- [About this task] Each line holding the string "width" is to be copied from the data.

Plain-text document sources
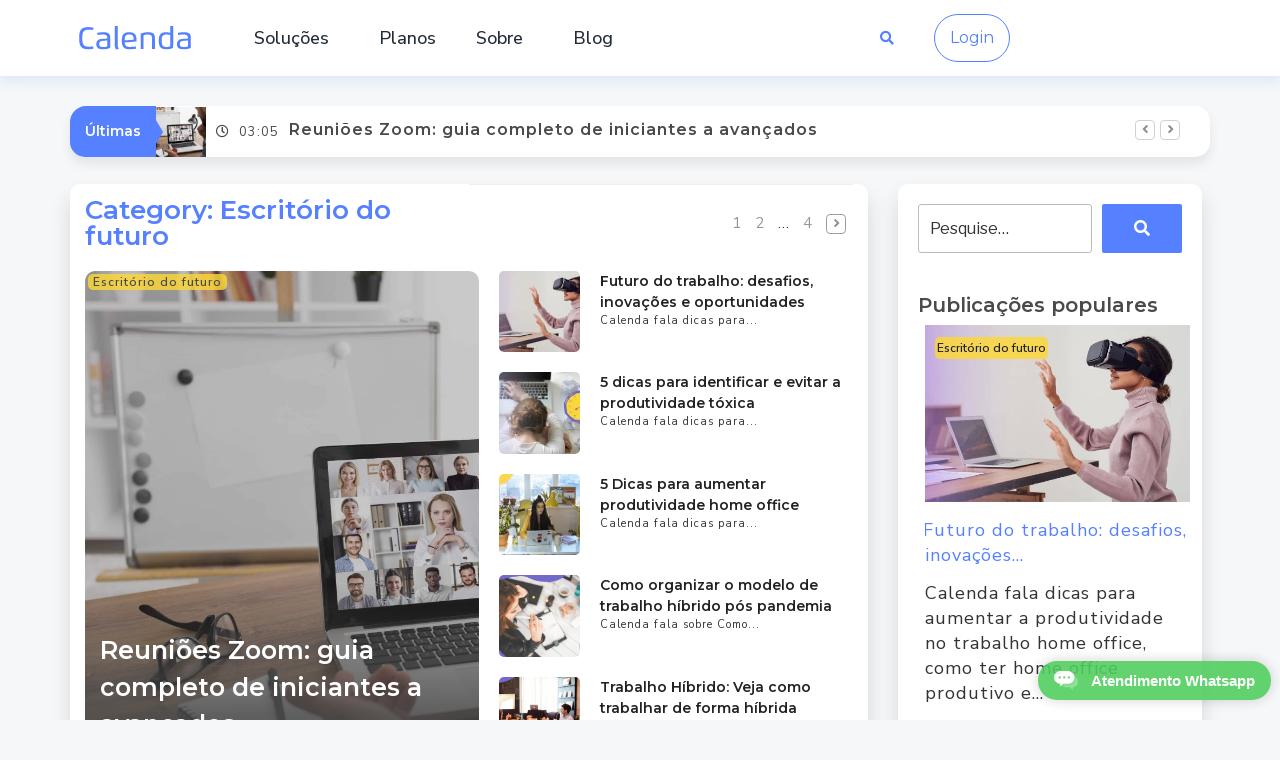

--- FILE ---
content_type: image/svg+xml
request_url: https://calenda.com.br/wp-content/uploads/2021/02/n1a.svg
body_size: 3011
content:
<svg xmlns="http://www.w3.org/2000/svg" xmlns:xlink="http://www.w3.org/1999/xlink" xmlns:xodm="http://www.corel.com/coreldraw/odm/2003" xml:space="preserve" width="851px" height="184px" fill-rule="evenodd" clip-rule="evenodd" viewBox="0 0 305.54 66.24">
 <g id="Camada_x0020_1">
  <metadata id="CorelCorpID_0Corel-Layer"></metadata>
  <g id="_2223698085232">
   <path fill="#5580FF" fill-rule="nonzero" d="M275.39 50.57c0,-5.92 2.02,-7.74 7.08,-8.84 4.37,-0.93 10.54,-1.06 15.27,-1.19l0 9.48c0,2.14 -0.04,4.74 -0.2,6.8 -3.49,1.45 -7.65,1.84 -11.22,1.84 -7.45,0 -10.93,-1.56 -10.93,-8.09zm-4.75 -25.59c4.85,-0.65 10.31,-1.24 15.78,-1.24 8.65,0 11.32,3.16 11.32,10.17l0 1.11c-6.42,0.23 -12.82,0.46 -18.25,1.27 -8.53,1.3 -11.99,6.41 -11.99,14.44 0,9.79 5.29,14.08 17.78,14.08 7.96,0 14.64,-1.08 19.94,-3.85 0.21,-2.66 0.32,-5.32 0.32,-8.18l0 -21.18c0,-11.63 -8.03,-14.27 -18.08,-14.27 -6.66,0 -12.36,0.81 -17.49,1.63l0.67 6.02zm-21.52 0.25l0 24.63c0,2.14 -0.09,4.74 -0.24,6.79 -2.6,1.24 -6.6,1.84 -9.91,1.84 -11.28,0 -13.19,-6.82 -13.19,-17.45 0,-11.26 1.3,-17.39 13.94,-17.39 3,0 6.79,0.7 9.4,1.58zm0 -6.4c-3.67,-0.89 -7.71,-1.5 -11.55,-1.5 -13.97,0 -19.82,5.96 -19.82,23.71 0,18.08 6.27,23.77 21.22,23.77 5.96,0 12.65,-1.1 17.79,-3.87 0.2,-2.69 0.3,-5.33 0.3,-8.19l0 -52.75 -7.94 0 0 18.83zm-72.93 13.63c0,-2.15 0.06,-4.75 0.25,-6.77 2.47,-1.17 7.21,-1.95 10.64,-1.95 10.65,0 12.1,3.55 12.1,11.68l0 28.78 7.95 0 0 -29.89c0,-9.49 -1.61,-16.98 -17.66,-16.98 -8.54,0 -15.66,1.53 -20.92,3.93 -0.2,2.65 -0.3,5.31 -0.3,8.17l0 34.77 7.94 0 0 -31.74zm-51.81 7.38c0,-10.25 1.92,-16.29 12.65,-16.29 8.98,0 12.06,4.44 12.06,11.89 0,0.81 -0.03,1.98 -0.12,2.76 -3.75,0.49 -9.96,0.98 -13.73,1.15l-10.86 0.49zm11.61 24.97c8.84,0 14.48,-0.81 19.63,-1.62l-0.7 -6.12c-4.73,0.62 -10.34,1.24 -16.43,1.24 -9.58,0 -13.26,-3.55 -13.94,-12.79l9.66 -0.42c6.46,-0.28 17.43,-1.32 22.69,-2.22 0.12,-1.28 0.13,-2.72 0.13,-3.93 0,-13.14 -3.9,-21.61 -20,-21.61 -15.26,0 -20.36,6.96 -20.36,23.7 0,13.72 4.01,23.77 19.32,23.77zm-38.69 -12.61c0,6.43 1.63,10.59 4.68,14.04l6.83 -3.38c-2.44,-3.16 -3.56,-6.44 -3.56,-11.09l0 -51.77 -7.95 0 0 52.2zm-42.47 -1.63c0,-5.92 2.02,-7.74 7.08,-8.84 4.37,-0.93 10.54,-1.06 15.28,-1.19l0 9.48c0,2.14 -0.05,4.74 -0.21,6.8 -3.49,1.45 -7.65,1.84 -11.22,1.84 -7.45,0 -10.93,-1.56 -10.93,-8.09zm-4.75 -25.59c4.85,-0.65 10.31,-1.24 15.79,-1.24 8.65,0 11.32,3.16 11.32,10.17l0 1.11c-6.43,0.23 -12.83,0.46 -18.26,1.27 -8.53,1.3 -11.98,6.41 -11.98,14.44 0,9.79 5.28,14.08 17.77,14.08 7.96,0 14.65,-1.08 19.95,-3.85 0.2,-2.66 0.32,-5.32 0.32,-8.18l0 -21.18c0,-11.63 -8.03,-14.27 -18.09,-14.27 -6.65,0 -12.36,0.81 -17.48,1.63l0.66 6.02z"></path>
   <path fill="#5580FF" fill-rule="nonzero" d="M38.27 56.75c-3.61,0.57 -7.38,0.96 -11.24,0.96 -17.33,0 -18.37,-9.09 -18.37,-23.79 0,-14.64 0.89,-23.78 18.37,-23.78 3.8,0 7.7,0.4 11.21,0.95l0.78 -6.57c-3.87,-0.85 -8.87,-1.49 -14.46,-1.49 -19.69,0 -24.56,9.39 -24.56,30.89 0,21.48 4.84,30.89 24.56,30.89 5.62,0 10.59,-0.65 14.46,-1.52l-0.75 -6.54z"></path>
  </g>
 </g>
</svg>

--- FILE ---
content_type: application/javascript
request_url: https://prism.app-us1.com/?a=225844473&u=https%3A%2F%2Fcalenda.com.br%2Fcategory%2Fescritorio-futuro
body_size: 123
content:
window.visitorGlobalObject=window.visitorGlobalObject||window.prismGlobalObject;window.visitorGlobalObject.setVisitorId('3fc3cc62-c355-4e52-b5a3-46c89c95cb74', '225844473');window.visitorGlobalObject.setWhitelistedServices('tracking', '225844473');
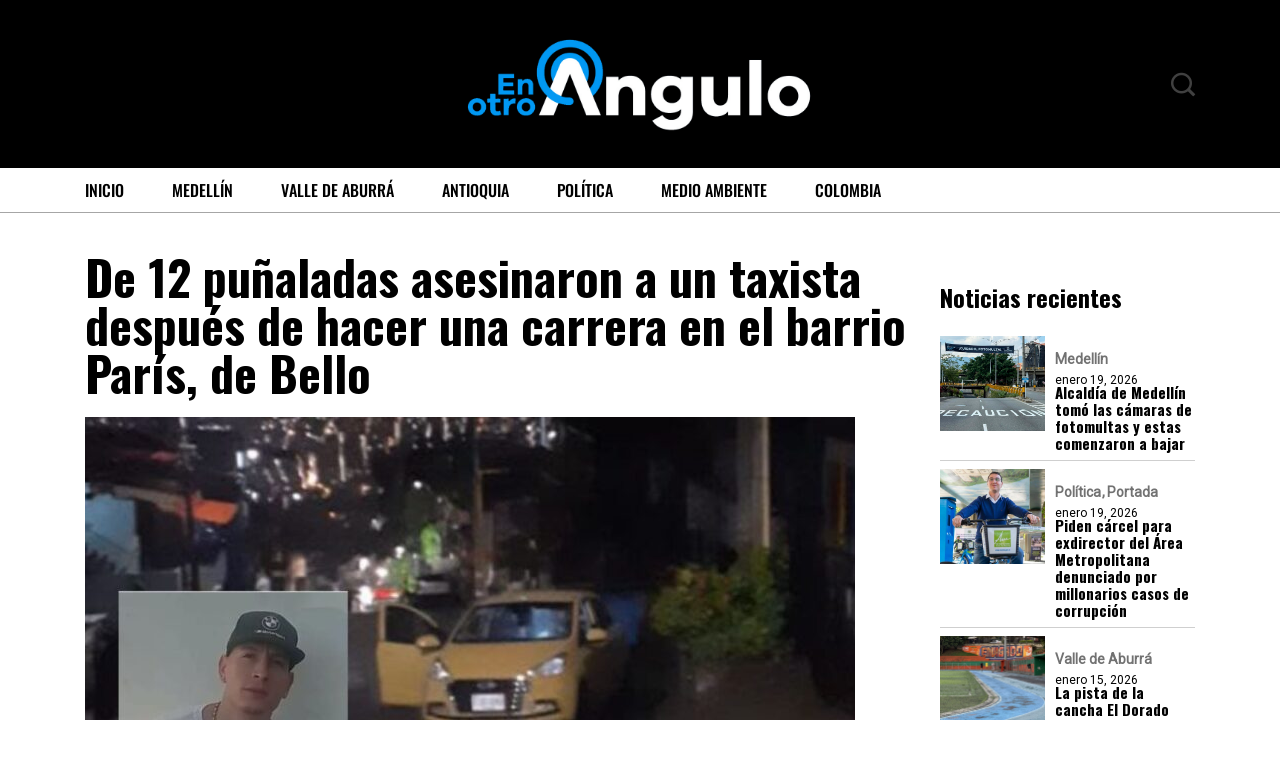

--- FILE ---
content_type: text/css
request_url: https://enotroangulo.com.co/wp-content/themes/vibenews/style.css?ver=6.8.3
body_size: -12
content:
/*
Theme Name: Vibenews
Theme URI: http://gossipthemes.com/vibenews
Author: Gossip Themes
Author URI: http://gossipthemes.com
Description: Modern Magazine WordPress Theme
Version: 1.0
License: GNU General Public License v2 or later
License URI: LICENSE
Text Domain: vibenews
Tags: two-columns, three-columns, four-columns, right-sidebar, custom-menu, featured-images, full-width-template
*/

- [Solved exercise]
<svg xmlns="http://www.w3.org/2000/svg" xmlns:xlink="http://www.w3.org/1999/xlink" xmlns:xodm="http://www.corel.com/coreldraw/odm/2003" xml:space="preserve" width="851px" height="184px" fill-rule="evenodd" clip-rule="evenodd" viewBox="0 0 305.54 66.24">
Tags: two-columns, three-columns, four-columns, right-sidebar, custom-menu, featured-images, full-width-template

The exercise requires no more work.